*PROVIDED TEXT*.

Prune the rosebush

Prune the Rosebush

I have a saying, “You have to prune the rosebush to create beautiful blooms.” I use this analogy to help clients figure out which products, services, and activities will be “core” to their long-term success.

Every rosebud competes for water and nutrients, so gardeners prune off all but the most promising branches and remove any sick flowers so that the best rosebuds get the resources they need to bloom.

I use the same analogy with companies. You have finite time, energy, and resources. Effective strategic leadership requires regular pruning of products, services, activities, and (yes) people that aren’t “core” to your long-term success.

Yes, it’s hard to say no to things or stop doing things. It’s hard to retire products and services that will be less relevant in the future. It’s hard to remove people whose skills are insufficient to drive the company’s future aspirations.

Why? Because we become emotionally attached. We are conditioned to want to fix and grow things. Let’s face it, how many resumes brag about the projects you pulled the plug on? Product lines you discontinued? Unprofitable customers you fired? Staff who were a good fit in the early days, but you let them go because you needed people who could operate at a higher level?

Your “stop doing” decisions are where you demonstrate mature strategic leadership. It is easy to keep adding new products, adding new services, and starting new projects. But it takes wisdom and courage to prune the rosebush.

Jack Welch was one of the best-known pruners during General Electric’s heyday. If a GE business could not be number one or number two in its market, he would sell it. Any business that was struggling would be fixed, closed, or sold. Every year, GE would fire the bottom 10 percent of the workforce.

Note: I’m not recommending you fire a certain percentage of people, but some level of staff turnover is healthy. If don’t proactively address below-standard performance and remove B-Players, you end up carrying a lot of deadwood on your rosebush, which hinders growth.

I was recently recommended Dr. Henry Cloud’s book “Necessary Endings” and learned he too uses the rosebush analogy for business. He extols the wisdom of accepting that there are life cycles and seasons to everything. Endings are part of the natural order.

*WHAT YOU NEED TO DO*.
(A) Rewrite the rosebush text starting with "Yes, it’s hard" and going on through "prune the rosebush.", replacing "emotionally attached" with "sentimentally attached".
(B) Render this sentence from the rosebush text in Spanish: "Endings are part of the natural order."

*STORED DATA*.
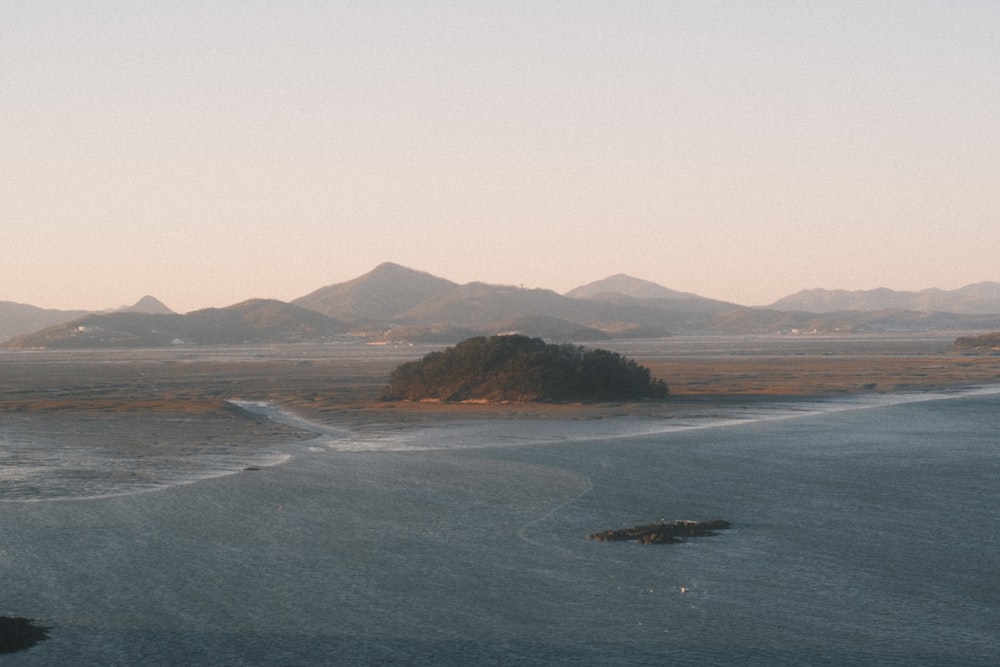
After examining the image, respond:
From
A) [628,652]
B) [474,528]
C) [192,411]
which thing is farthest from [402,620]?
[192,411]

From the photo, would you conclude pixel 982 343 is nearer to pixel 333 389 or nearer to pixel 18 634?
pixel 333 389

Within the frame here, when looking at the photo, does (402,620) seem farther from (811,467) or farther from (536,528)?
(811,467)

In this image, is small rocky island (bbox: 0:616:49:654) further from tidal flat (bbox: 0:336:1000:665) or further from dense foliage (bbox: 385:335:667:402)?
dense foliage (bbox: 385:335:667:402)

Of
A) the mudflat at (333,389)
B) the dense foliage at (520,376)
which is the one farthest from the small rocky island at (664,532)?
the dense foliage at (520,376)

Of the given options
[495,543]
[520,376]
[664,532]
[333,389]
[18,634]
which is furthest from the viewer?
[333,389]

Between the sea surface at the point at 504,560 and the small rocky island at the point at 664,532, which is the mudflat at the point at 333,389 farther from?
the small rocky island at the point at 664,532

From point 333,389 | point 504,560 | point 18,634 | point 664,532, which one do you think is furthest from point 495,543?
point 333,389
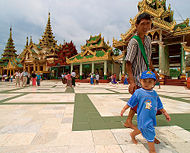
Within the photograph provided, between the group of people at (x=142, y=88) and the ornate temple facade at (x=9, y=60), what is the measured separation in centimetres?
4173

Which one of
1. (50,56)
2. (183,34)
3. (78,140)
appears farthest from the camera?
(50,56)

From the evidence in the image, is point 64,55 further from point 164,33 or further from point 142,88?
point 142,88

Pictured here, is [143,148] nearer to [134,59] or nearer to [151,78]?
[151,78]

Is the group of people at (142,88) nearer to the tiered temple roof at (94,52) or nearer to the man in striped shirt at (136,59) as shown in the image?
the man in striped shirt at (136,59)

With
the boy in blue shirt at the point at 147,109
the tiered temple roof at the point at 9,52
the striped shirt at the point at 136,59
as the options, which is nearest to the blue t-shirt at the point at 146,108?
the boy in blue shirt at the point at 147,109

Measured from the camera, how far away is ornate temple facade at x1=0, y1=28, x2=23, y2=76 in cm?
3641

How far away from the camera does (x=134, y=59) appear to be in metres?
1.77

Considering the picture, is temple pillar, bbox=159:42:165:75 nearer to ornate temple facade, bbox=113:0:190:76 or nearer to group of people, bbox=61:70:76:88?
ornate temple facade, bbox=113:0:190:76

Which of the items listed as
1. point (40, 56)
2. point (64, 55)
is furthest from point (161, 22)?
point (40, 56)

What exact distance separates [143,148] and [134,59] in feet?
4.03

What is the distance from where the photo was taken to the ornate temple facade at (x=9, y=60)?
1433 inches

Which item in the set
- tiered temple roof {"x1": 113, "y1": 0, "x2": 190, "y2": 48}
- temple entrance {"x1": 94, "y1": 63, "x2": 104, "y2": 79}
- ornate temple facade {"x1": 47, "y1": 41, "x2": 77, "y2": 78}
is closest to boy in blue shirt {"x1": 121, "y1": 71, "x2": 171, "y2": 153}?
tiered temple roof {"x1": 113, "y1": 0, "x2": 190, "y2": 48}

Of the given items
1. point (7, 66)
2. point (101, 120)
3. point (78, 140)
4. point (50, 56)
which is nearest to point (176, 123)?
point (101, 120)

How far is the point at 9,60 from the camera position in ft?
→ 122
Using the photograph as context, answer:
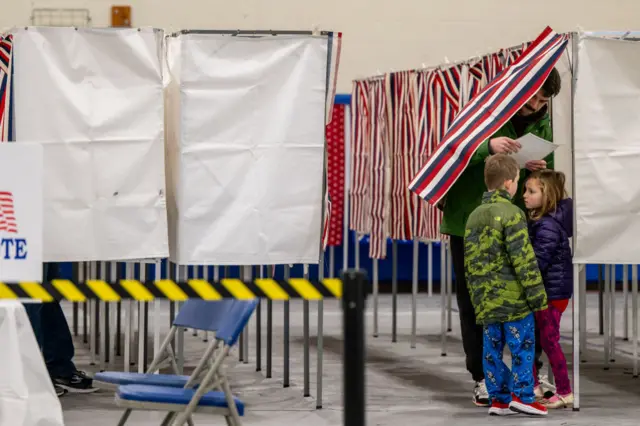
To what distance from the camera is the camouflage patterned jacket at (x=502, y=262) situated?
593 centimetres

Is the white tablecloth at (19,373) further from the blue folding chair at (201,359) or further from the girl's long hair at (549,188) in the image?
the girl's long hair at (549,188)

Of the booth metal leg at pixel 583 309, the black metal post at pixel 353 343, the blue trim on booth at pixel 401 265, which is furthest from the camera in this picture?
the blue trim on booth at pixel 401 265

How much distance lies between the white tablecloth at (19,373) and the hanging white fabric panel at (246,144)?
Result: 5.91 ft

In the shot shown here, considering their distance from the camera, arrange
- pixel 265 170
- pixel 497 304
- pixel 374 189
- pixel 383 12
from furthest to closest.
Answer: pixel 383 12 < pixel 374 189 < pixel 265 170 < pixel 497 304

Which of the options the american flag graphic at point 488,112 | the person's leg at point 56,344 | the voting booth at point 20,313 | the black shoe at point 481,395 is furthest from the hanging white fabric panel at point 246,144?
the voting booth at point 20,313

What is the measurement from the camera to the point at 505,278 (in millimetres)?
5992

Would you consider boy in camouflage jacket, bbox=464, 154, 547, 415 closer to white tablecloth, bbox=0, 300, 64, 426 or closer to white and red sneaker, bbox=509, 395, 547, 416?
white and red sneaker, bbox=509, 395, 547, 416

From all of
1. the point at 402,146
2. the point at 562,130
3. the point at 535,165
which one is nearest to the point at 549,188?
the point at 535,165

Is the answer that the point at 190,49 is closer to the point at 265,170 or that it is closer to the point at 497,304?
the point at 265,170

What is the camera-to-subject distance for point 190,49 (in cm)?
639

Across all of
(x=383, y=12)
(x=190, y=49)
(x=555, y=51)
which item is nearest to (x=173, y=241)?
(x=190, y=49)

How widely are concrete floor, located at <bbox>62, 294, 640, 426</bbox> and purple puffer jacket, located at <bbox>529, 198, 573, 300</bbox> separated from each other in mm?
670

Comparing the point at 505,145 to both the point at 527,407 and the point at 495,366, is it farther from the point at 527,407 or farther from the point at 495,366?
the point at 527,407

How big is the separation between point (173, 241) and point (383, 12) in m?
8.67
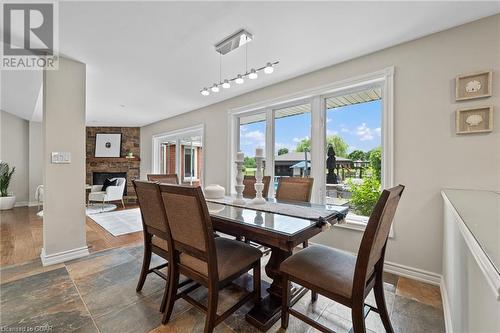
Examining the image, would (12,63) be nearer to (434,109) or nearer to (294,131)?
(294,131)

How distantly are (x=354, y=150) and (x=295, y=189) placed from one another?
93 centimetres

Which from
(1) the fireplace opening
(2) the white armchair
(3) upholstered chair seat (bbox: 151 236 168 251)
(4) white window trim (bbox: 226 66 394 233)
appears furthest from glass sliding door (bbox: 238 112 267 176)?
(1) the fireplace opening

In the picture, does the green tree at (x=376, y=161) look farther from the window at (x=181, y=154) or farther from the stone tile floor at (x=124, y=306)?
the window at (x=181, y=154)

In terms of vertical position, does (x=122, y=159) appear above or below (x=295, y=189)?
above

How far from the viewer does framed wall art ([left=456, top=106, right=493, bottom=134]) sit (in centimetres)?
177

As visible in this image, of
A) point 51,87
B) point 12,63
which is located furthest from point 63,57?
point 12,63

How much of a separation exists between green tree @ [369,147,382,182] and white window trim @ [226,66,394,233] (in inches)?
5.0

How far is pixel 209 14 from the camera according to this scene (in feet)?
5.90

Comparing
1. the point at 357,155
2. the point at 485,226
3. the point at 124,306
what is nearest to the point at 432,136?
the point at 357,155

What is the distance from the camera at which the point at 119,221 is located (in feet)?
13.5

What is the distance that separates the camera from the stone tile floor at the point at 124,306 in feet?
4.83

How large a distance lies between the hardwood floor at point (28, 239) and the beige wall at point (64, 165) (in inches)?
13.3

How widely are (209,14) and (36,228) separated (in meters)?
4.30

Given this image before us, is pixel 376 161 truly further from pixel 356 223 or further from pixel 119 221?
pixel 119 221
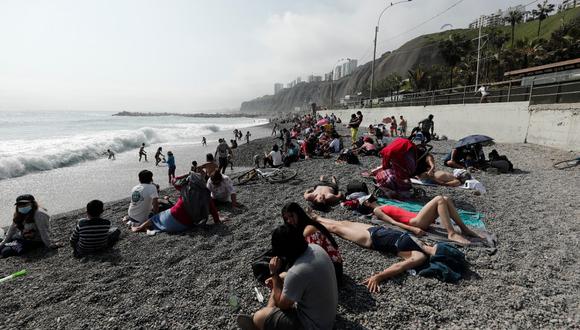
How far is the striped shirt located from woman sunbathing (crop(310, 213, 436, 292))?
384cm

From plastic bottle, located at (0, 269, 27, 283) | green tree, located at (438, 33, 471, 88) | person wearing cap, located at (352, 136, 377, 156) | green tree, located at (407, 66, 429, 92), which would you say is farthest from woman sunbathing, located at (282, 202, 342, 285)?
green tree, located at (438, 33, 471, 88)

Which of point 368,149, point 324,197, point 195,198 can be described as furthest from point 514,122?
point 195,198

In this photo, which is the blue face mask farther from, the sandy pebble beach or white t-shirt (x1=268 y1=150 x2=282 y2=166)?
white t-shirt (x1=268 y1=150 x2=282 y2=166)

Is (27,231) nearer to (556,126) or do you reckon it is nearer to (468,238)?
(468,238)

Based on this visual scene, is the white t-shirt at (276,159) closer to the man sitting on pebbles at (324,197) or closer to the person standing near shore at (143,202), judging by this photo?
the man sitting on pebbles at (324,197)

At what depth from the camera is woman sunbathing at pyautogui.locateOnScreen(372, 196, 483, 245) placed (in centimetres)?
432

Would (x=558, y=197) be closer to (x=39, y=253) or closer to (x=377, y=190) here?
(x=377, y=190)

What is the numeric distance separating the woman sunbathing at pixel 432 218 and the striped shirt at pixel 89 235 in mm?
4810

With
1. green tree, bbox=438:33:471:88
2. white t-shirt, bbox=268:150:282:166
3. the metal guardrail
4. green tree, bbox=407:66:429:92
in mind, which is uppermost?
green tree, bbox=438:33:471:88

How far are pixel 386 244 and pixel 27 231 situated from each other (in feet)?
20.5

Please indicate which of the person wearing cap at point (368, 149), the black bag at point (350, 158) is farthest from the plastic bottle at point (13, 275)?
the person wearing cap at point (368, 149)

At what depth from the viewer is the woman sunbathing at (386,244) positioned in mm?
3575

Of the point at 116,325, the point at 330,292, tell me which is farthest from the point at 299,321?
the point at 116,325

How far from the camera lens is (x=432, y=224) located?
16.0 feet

*RESULTS FOR THE EXERCISE*.
(A)
Yes, it’s hard to say no to things or stop doing things. It’s hard to retire products and services that will be less relevant in the future. It’s hard to remove people whose skills are insufficient to drive the company’s future aspirations.

Why? Because we become sentimentally attached. We are conditioned to want to fix and grow things. Let’s face it, how many resumes brag about the projects you pulled the plug on? Product lines you discontinued? Unprofitable customers you fired? Staff who were a good fit in the early days, but you let them go because you needed people who could operate at a higher level?

Your “stop doing” decisions are where you demonstrate mature strategic leadership. It is easy to keep adding new products, adding new services, and starting new projects. But it takes wisdom and courage to prune the rosebush.

(B) Los finales forman parte del orden natural.